TTML Content may also be used directly as a distribution format and is widely supported in media players, with the exception of major web browsers, where WebVTT, the second W3C standard for timed text in online media, has better built-in support in connection with the HTML5 <track> element; many organisations nevertheless use TTML content on web video using their own player code.


The idea of adding timing information on the Web by extending HTML [2] came very early on, out of the work done on the Synchronized Multimedia Integration Language. Based on XML, the work on TTML started in 2003 [3] and an early draft was released in November 2004 as Timed Text (TT) Authoring Format 1.0 – Distribution Format Exchange Profile (DFXP). [4] The first version of TTML, TTML1, was finalized in November 2010.

In 2010, after discussions about its adoption in HTML5, WHATWG opted for a new but more lightweight standard based on the popular SRT format, now named WebVTT. [5]

In February 2012 the FCC declared the SMPTE closed-captioning standard for online video content, a superset of TTML, as a "safe harbor interchange, delivery format". [6]

In 2015, Netflix, Home Box Office (HBO), Telestream, SMPTE, and W3C received a Technology & Engineering Emmy Award for the category “Standardization and Pioneering Development of Non-Live Broadband Captioning,” for their work on TTML.
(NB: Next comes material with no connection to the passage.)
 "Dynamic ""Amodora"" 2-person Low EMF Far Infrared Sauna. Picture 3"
TTML2, the second version of TTML started in February 2015, was finalized in November 2018, along with a new revision of TTML1.
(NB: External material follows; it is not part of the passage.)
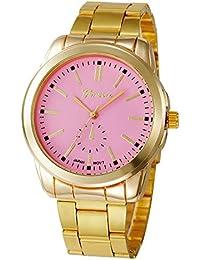 049437a076a2 KanLin1986 mujeres pulsera de acero inoxidable reloj de pulsera de cuarzo ( Rosado)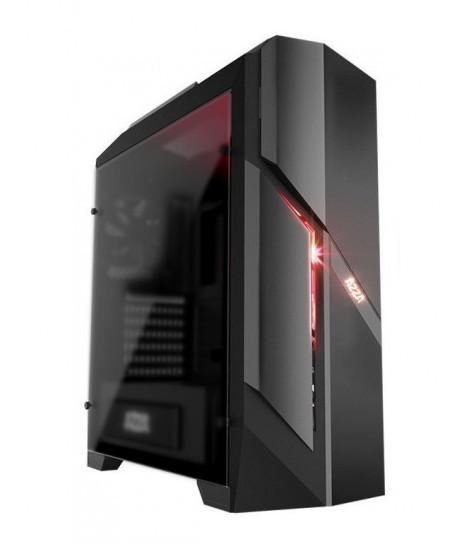 Komputer NTT Game 150G-W71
The TTML standard specifies a wide range of features, of which a smaller set are sometimes necessary, depending on the specific application. For this reason, the standard developed the concept of profiles, which are subsets of required features from the full specification. TTML1 defines three standard profiles: DFXP Transformation, DFXP Presentation and DFXP Full. Many profiles of TTML were developed by W3C and other organizations over the years to subset or extend the features of TTML. The Timed Text Working Group maintains a registry used to identify TTML profiles.

DFXP Transformation

This profile defines the minimum feature requirements that a transformation processor (e.g. caption converter) needs to support in order to be considered TTML compliant.

DFXP Presentation

This profile defines the minimum feature requirements that a presentation processor (e.g. video player) needs to support in order to be considered TTML compliant.


This profile requires the support of all the feature defined by TTML specification.


This profile extends TTML with three SMPTE-specific elements aimed at legacy formats. Interoperability with pre-existing and regionally-specific formats (such as CEA-708, CEA-608, DVB Subtitles, and WST (World System Teletext)) is provided by means of tunneling data or bit map images and adding necessary metadata. [7]

The U.S Federal Communications Commission (FCC) has declared SMPTE-TT to be a safe harbor interchange and delivery format in February 2012.


The European Broadcasting Union (EBU) defined several related profiles. EBU-TT Part 1 (Tech3350) uses a subset of TTML1 constraining the features to make it more suitable for archive, exchange and use with broadcast video and web video applications. [8] EBU-TT Part 3 (Tech3370) extends and constrains Part 1 further, in particular adding functionality to support live streaming of subtitles from the subtitle author to a distribution encoder. [9] EBU-TT-D (Tech3380) is highly constrained profile of TTML1 intended specifically for distribution to players, and has been adopted by HbbTV, DVB and Freeview Play for example. [10]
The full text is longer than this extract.